In some lesions involution has been noticed, beginning in the central
surface portion, giving rise to central depression, and the growths thus
gradually pass away, leaving a slight depression. In one instance
(Liveing) some of the growths became inflamed, crusted over, and dis­
appeared, leaving an atrophic or scar-like mark. Jarisch1 exhibited before
the German Dermatological Society a case he thought to be an example
of this disease, in which destructive action was also noticed, but the cor­
rectness of the diagnosis was questioned, and Jarisch himself has since
spoken of it with implied reservation.2

Etiology and Pathology.—The youngest case (Liveing) of the
few reported was over fifteen; the others were adults of various ages.
Sex apparently has no influence. Beyond the possibility of weather
exposure, to which most of the patients were subjected, and precursory
and associated headache or neuralgia in 2 instances being of some influ­
ence, no cause could be assigned. Wagner called the disease colloid
milium, believing that it was allied to ordinary milium, and that it
was a degeneration of the sebaceous gland structure. His observations
were, however, purely clinical. The careful histologic studies—by
Balzer of the 2 cases of Besnier and Feulard, by Reboul of Perrin's case,
and by C. J. White of his case—show clearly that the disease is independ­
ent of the glands and epithelial structures, and that it is purely a degen­
erative process, involving the connective-tissue bundles and cells of the
corium and the fibers surrounding the blood-vessels and nerves—the
degenerative process changing this tissue into so-called colloid matter.

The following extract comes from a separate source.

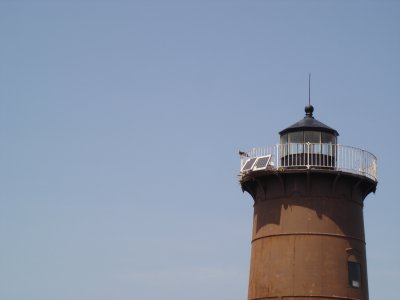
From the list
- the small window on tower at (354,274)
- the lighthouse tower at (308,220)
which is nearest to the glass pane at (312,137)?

1 Jarisch, “Colloidoma ulcerosum,” Verhandl. d. V. Cong. Deutsch. dermatolog.
Vienna, 1896 (case demonstration).

2 Jarisch, Die Hautkrankheiten, 1900, p. 927.

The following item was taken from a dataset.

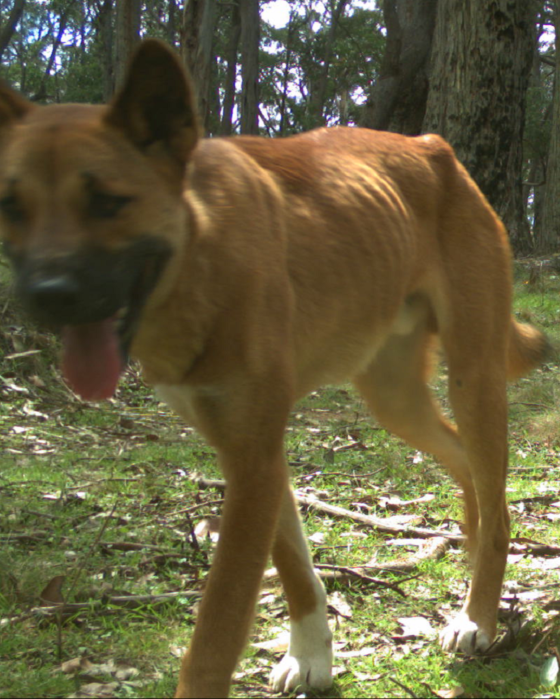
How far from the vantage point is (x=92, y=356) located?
8.18ft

Although Philippson has endeavored to show that the cases described
variously as hydradenoma, benign cystic epithelioma, etc, and colloid
degeneration are the same histologically, such a conclusion is not war­
ranted by the investigations of the several careful observers referred to,
and whose opinion is supported by Besnier,1 who has observed examples
of both affections, and who is firmly convinced of their non-identity,
presenting a clear exposition of the clinical and pathologic differences.

Diagnosis.—The disease is to be distinguished from xanthoma,
hydrocystoma, and benign cystic epithelioma. The soft character,
non-translucent appearance, and the practical limitation to the eyelids
of xanthoma will serve to prevent error with this latter disease. The
distribution alone of xanthoma multiplex is essentially different. The
lesions of hydrocystoma lack the yellow or yellowish color of collpid
degeneration, and, moreover, contain fluid which can readily be demon­
strated by pricking. Benign cystic epithelioma may show some re­
semblance, but the latter is usually lacking any yellowish color, generally
appears early in life,—in most cases about puberty,—and is sometimes
seen in more than one member of the family, and while often on the face,
may be elsewhere, especially about the clavicular region and upper trunk,
In some instances a histologic examination would be necessary for a
positive conclusion. The color of ordinary milium, its commonly much
smaller size, and its cystic character will prevent a mistake in this direc­
tion. The possibility of confusion with disseminated lupus is also to be
kept in mind.

Treatment.—As the lesions show no tendency to disappearance
(Liveing‘s 1 case an exception), their removal, if desired, must be effected
by operative measures, such as the curet, as successfully employed in
Feulard‘s patient, or by electrolysis. This latter certainly deserves a
trial before other more positive procedures are adopted.